Dr. David Dinehart, Dr. Shawn Gross, and Dr. Joseph Yost, all of the Department of Civil and Environmental Engineering, received a $120,000 grant from Girder-Slab Technologies to conduct full-scale and component tests on the Girder-Slab® system, an advanced technology used in multi-story residential structures. This research will lead to innovations that will expand the use of the system beyond its current market. Undergraduate and graduate students will participate in the two-year study.

Girder-Slab Technologies, which received the 2007 Special Achievement Award from the American Institute of Steel Construction (AISC), developed the system of using precast slabs with an integral steel girder to form a monolithic structural slab assembly. This system allows for more rapid construction and assembly, as well as for variations in floor-to-floor heights. The object of the research will be to further characterize the system's behavior for expanded use of the system in the marketplace.
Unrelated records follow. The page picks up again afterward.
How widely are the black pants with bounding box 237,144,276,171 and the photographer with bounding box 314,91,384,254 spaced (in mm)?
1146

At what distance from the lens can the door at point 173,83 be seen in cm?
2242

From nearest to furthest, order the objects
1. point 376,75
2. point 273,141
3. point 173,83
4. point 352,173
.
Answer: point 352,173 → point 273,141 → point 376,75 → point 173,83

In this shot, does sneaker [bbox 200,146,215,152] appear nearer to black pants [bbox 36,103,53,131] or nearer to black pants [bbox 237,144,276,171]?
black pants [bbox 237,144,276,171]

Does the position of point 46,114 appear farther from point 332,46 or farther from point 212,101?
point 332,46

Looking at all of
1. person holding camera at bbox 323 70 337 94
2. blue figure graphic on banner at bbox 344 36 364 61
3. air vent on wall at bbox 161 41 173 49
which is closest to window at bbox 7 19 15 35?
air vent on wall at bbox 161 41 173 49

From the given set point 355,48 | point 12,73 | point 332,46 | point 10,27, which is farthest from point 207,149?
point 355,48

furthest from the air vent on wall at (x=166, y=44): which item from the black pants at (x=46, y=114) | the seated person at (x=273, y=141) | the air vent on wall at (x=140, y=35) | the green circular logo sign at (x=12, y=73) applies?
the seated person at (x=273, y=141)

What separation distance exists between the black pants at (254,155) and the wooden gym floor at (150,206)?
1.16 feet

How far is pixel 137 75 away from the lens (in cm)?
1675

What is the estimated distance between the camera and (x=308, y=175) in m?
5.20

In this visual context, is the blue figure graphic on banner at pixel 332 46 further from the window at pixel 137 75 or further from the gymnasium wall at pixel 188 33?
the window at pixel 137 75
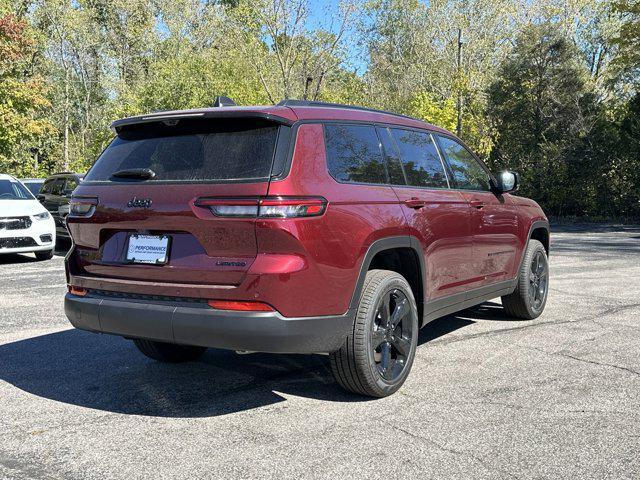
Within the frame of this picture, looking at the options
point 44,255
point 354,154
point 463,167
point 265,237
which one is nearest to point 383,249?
point 354,154

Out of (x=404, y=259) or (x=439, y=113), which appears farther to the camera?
(x=439, y=113)

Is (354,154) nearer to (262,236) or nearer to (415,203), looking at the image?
(415,203)

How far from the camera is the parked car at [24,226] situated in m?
12.0

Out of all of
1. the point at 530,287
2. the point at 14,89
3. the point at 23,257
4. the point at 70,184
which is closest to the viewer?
the point at 530,287

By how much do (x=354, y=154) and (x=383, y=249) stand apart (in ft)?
2.06

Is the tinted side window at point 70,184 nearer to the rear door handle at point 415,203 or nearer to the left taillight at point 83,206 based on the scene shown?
the left taillight at point 83,206

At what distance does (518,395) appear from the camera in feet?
13.6

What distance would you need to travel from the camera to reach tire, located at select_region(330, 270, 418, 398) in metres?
3.87

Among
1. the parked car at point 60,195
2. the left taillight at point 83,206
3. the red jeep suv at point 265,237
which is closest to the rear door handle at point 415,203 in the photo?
the red jeep suv at point 265,237

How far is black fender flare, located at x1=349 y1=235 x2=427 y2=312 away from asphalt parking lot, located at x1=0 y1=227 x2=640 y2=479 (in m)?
0.68

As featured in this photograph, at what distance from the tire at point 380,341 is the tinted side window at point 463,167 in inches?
57.2

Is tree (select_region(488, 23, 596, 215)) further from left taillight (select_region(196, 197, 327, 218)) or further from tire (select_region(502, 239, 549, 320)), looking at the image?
left taillight (select_region(196, 197, 327, 218))

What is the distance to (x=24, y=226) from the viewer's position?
484 inches

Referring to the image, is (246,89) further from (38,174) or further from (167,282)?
(167,282)
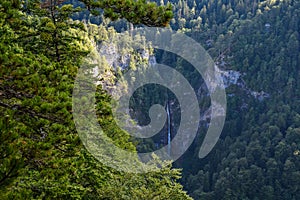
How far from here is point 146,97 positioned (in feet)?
263

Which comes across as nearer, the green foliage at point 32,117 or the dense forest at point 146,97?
the green foliage at point 32,117

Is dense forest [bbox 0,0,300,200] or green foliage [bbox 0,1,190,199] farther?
dense forest [bbox 0,0,300,200]

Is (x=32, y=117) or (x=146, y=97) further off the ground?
(x=32, y=117)

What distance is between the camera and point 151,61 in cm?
8250

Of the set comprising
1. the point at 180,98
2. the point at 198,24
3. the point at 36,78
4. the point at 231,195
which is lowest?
the point at 231,195

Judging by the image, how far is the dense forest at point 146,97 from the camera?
16.7 feet

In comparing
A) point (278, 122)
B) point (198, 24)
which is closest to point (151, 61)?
point (198, 24)

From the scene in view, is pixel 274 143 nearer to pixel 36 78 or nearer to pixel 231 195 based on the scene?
pixel 231 195

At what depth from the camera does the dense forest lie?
509 cm

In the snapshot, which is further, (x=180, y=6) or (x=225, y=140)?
(x=180, y=6)

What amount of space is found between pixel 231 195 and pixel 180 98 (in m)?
29.0

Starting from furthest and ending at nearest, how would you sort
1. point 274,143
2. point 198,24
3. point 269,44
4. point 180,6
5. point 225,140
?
point 180,6 < point 198,24 < point 269,44 < point 225,140 < point 274,143

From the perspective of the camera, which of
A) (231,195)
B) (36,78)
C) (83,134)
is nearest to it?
(36,78)

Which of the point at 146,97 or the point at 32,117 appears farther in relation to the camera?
the point at 146,97
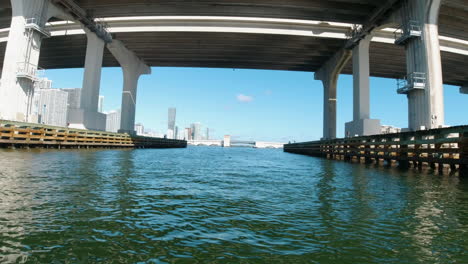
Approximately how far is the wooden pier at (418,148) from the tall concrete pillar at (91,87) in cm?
2752

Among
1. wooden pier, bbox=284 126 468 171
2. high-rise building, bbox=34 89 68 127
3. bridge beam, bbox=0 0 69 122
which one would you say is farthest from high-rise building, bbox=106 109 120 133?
wooden pier, bbox=284 126 468 171

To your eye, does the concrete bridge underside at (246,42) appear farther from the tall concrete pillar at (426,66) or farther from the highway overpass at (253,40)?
the tall concrete pillar at (426,66)

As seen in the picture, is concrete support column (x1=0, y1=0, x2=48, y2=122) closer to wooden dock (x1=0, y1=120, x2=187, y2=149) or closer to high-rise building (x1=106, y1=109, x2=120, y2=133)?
wooden dock (x1=0, y1=120, x2=187, y2=149)

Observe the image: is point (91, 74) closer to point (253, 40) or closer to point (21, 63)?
point (21, 63)

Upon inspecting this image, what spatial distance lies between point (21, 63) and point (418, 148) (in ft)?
99.3

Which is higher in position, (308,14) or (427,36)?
(308,14)

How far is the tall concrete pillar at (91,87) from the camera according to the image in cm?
3058

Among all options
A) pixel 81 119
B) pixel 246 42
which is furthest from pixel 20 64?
pixel 246 42

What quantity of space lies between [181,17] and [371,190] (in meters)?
28.2

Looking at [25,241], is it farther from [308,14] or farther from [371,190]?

Dr. Shawn Gross and Dr. Joseph Yost

During the study, which will be carried out in the College's 10,000 square-foot, state-of-the-art Structural Engineering Teaching and Research Laboratory (SETRL), undergraduates will conduct two related research projects, and a paid undergraduate assistant will help in the lab. A graduate student will serve as supervisor and mentor.

In addition, the PIs will incorporate the research into the undergraduate curriculum by inviting an engineer from Girder-Slab Technologies to give a seminar to students enrolled in Advanced Structural Engineering in fall 2008 and fall 2009. In fact, it is the practice of these professors to integrate classroom learning, hands-on lab work, and industry exposure, thus enhancing students’ overall educational experience.

"Our first priority as faculty is undergraduate education," said Dr. Dinehart, who serves as Director of SETRL. "Everything that we in structural engineering do, including research, supports that mission."